Mercury Court will be funded differently than Parkside; Mercury Court will not be subsidized but will have income limits if tax credits are attached.

This multi-phase, multi-year effort will result in the city’s affordable housing being completely redeveloped and replaced, if enough funding can be secured. Care has been taken to replace the housing in phases, so residents have a place to live while construction occurs. Currently at Oakland Court, ground is being cleared and foundations are poured for new affordable housing there following a 2019 master planning process that drew strong interest from residents and the public at large. An additional 74 affordable homes are being added at Oakland Court, in addition to replacing the 76 homes already there.

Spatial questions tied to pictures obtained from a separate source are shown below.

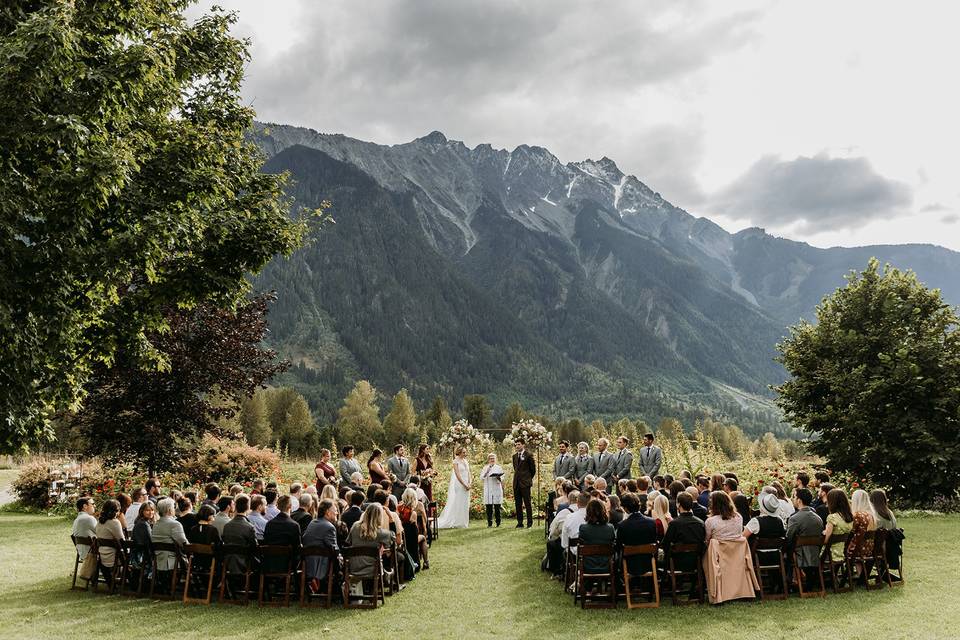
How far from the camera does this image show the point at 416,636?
324 inches

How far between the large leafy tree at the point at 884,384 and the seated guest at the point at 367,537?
615 inches

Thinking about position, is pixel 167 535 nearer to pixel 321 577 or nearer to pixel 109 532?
pixel 109 532

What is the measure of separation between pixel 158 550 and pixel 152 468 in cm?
1010

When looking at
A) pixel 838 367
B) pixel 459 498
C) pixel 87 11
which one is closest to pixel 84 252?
pixel 87 11

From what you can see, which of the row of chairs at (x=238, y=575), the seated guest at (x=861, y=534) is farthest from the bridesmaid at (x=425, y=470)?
the seated guest at (x=861, y=534)

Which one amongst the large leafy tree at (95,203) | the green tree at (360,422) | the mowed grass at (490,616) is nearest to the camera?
the large leafy tree at (95,203)

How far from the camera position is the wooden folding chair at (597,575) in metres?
9.41

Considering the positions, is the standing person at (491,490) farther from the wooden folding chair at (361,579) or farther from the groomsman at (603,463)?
the wooden folding chair at (361,579)

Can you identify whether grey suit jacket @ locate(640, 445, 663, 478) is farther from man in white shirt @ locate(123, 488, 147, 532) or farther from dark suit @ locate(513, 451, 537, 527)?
man in white shirt @ locate(123, 488, 147, 532)

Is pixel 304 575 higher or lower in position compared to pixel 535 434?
lower

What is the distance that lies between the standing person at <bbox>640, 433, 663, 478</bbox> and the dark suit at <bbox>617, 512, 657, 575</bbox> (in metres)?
7.09

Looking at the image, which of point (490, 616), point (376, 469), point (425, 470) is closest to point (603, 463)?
point (425, 470)

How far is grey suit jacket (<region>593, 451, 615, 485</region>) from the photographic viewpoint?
17.0m

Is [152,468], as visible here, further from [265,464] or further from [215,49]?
[215,49]
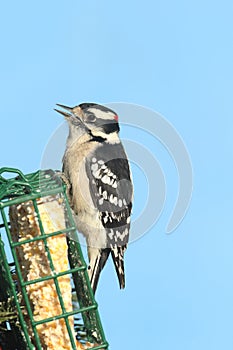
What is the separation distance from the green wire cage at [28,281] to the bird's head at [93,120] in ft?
4.45

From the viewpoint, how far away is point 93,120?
6.58 metres

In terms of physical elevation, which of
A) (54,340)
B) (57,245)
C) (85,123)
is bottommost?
(54,340)

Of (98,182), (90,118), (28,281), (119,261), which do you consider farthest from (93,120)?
(28,281)

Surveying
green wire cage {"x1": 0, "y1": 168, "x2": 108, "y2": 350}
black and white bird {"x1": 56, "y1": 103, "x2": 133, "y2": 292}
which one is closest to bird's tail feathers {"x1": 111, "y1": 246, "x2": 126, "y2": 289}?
black and white bird {"x1": 56, "y1": 103, "x2": 133, "y2": 292}

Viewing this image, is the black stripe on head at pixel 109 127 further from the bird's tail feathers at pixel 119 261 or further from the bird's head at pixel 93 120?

Mercury Park Survey 02 - Bar Chart

About the Murfreesboro Housing Authority

The Murfreesboro Housing Authority is a quasi-governmental entity that began in 1950 to provide affordable housing for low-income families. The mission of the Murfreesboro Housing Authority is to provide decent, safe and sanitary housing in good repair for eligible families in a manner that promotes serviceability, economy, efficiency and stability of the developments; and to utilize all available resources to maximize the social and economic opportunities of its residents. All affordable housing in Murfreesboro is managed by MHA. Affordable housing is rented, with residents paying 30 percent of their income for rent and utilities. The MHA is governed by a five-member Board of Directors appointed by the Mayor of Murfreesboro.